- Developer: Natsume Co., Ltd.
- Publisher: Natsume Inc.
- Series: Medabots
- Platforms: Game Boy Advance, Wii U Virtual Console
- Release: Game Boy AdvanceNA: June 25, 2002; EU: August 2, 2002; Wii U Virtual ConsoleNA: February 25, 2016; EU: May 11, 2015; AU: May 11,2015;
- Genre: Fighting
- Modes: Single-player, multiplayer

= Medabots AX: Metabee and Rokusho =

Medabots AX: Metabee version and Medabots AX: Rokusho version are spin-off fighting games of the Medabots series, developed by Natsume Co., Ltd. and published by Natsume Inc..
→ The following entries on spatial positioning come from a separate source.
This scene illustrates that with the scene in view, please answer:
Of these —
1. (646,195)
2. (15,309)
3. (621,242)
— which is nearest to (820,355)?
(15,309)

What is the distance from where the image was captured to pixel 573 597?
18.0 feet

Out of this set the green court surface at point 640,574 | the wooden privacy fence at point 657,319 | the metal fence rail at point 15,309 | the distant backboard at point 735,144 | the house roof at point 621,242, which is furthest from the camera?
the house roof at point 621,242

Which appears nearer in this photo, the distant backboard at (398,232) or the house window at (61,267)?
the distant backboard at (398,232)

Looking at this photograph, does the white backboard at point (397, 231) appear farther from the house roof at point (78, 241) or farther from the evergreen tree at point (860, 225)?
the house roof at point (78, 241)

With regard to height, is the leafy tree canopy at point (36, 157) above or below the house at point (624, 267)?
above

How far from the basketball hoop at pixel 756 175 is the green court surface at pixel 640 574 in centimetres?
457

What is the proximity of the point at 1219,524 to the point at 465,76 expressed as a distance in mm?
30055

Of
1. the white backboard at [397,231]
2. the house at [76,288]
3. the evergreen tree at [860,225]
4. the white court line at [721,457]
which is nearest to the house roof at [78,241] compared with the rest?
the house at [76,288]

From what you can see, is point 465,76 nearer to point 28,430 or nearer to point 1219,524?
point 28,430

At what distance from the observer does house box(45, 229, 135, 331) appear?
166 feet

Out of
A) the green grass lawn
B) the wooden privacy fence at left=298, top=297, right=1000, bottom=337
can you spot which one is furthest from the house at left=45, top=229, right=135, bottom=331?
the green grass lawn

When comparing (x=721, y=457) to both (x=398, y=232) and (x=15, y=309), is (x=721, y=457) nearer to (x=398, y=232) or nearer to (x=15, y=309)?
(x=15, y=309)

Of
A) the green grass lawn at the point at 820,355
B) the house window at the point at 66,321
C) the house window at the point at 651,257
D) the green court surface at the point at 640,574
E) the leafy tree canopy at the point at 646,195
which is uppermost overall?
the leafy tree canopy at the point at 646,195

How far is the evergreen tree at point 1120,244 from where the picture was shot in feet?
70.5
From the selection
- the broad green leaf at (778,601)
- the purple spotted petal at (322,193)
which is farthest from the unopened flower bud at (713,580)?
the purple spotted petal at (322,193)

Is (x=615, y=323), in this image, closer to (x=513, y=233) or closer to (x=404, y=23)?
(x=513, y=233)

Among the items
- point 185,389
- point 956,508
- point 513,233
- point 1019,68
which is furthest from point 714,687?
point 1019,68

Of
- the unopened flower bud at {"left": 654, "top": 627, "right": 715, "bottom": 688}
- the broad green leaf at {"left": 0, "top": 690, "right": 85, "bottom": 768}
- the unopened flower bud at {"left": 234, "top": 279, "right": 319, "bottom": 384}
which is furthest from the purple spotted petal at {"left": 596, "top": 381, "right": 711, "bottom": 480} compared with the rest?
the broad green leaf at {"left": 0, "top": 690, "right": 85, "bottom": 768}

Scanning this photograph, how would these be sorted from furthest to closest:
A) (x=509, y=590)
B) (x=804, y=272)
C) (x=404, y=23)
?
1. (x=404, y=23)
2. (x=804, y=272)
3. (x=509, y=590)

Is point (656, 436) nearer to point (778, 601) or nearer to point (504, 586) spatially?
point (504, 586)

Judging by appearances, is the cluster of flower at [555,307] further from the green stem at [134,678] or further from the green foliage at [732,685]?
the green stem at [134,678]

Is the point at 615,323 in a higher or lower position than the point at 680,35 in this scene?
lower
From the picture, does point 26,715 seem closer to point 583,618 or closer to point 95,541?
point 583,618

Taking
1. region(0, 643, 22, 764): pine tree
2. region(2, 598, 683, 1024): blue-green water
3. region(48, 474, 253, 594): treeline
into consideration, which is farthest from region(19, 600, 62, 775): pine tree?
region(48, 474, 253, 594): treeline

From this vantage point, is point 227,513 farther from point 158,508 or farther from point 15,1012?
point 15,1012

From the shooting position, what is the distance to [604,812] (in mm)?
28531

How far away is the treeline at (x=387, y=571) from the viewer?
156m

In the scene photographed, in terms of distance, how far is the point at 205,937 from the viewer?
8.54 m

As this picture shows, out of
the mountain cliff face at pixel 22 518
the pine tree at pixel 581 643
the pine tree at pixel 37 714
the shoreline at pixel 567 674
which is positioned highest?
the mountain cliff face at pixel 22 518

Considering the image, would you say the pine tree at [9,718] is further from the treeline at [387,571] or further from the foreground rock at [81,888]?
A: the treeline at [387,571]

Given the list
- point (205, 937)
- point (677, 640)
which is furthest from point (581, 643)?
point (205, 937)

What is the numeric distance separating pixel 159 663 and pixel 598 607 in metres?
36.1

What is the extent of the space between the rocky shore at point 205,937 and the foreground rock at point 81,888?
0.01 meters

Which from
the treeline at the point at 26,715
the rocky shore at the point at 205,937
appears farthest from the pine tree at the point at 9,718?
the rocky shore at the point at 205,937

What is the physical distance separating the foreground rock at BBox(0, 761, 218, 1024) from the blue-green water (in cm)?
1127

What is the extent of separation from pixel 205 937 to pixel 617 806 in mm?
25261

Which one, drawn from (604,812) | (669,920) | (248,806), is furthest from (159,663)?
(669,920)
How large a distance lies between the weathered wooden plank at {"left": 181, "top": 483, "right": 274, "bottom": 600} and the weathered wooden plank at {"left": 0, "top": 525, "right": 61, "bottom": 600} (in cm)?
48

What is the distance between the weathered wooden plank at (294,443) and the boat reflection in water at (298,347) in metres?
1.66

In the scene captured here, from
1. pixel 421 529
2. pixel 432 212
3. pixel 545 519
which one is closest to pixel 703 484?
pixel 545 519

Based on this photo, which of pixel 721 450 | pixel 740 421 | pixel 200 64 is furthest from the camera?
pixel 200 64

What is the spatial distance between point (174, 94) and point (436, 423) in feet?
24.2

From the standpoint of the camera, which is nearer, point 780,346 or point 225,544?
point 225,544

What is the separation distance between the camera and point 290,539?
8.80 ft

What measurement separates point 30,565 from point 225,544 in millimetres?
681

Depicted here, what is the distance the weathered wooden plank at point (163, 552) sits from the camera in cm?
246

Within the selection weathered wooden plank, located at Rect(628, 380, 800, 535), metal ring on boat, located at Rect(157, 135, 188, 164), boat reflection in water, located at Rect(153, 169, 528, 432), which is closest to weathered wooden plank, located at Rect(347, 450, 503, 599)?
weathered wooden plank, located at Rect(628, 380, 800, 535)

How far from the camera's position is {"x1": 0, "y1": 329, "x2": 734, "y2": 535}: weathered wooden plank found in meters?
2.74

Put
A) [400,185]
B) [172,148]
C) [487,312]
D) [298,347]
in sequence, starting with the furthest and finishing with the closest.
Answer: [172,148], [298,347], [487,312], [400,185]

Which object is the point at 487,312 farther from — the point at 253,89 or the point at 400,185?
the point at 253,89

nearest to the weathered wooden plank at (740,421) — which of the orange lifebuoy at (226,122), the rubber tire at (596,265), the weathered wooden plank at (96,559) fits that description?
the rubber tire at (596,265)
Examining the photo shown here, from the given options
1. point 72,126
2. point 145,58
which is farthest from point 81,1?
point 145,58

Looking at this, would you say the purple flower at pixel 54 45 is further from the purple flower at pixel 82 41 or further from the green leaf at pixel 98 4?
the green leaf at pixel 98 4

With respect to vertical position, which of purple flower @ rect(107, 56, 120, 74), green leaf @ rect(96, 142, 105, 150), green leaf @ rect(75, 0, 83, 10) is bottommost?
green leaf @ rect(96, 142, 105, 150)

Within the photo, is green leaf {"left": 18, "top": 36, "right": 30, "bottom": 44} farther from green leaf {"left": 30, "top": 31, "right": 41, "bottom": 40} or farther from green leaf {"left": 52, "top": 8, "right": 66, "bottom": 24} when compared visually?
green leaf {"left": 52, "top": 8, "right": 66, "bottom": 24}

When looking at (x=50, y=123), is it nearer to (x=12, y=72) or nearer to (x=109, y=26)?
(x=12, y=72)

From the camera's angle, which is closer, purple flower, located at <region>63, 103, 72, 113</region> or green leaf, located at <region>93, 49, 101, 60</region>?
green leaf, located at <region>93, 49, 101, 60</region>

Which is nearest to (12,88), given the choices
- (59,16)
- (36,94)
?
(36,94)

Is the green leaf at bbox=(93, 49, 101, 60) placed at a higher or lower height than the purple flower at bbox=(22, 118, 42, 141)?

Metabots AX was never released in Japan, instead an almost identical version called Medarot G was released.

== Plot ==
Ikki Tenryou and his Medabot, Metabee or Rokusho, enter a tournament to win the ultimate Medabot.

== Gameplay ==
The gameplay of Medabots AX is different to that of previous instalments of the series as it is more of a platform fighting game much like Digimon Battle Spirit. Though much like the previous games, the player constructs their own Medabots using pieces won from battles. The player controls the leader Medabot and utilises various Medabot pieces and special abilities to defeat the enemy.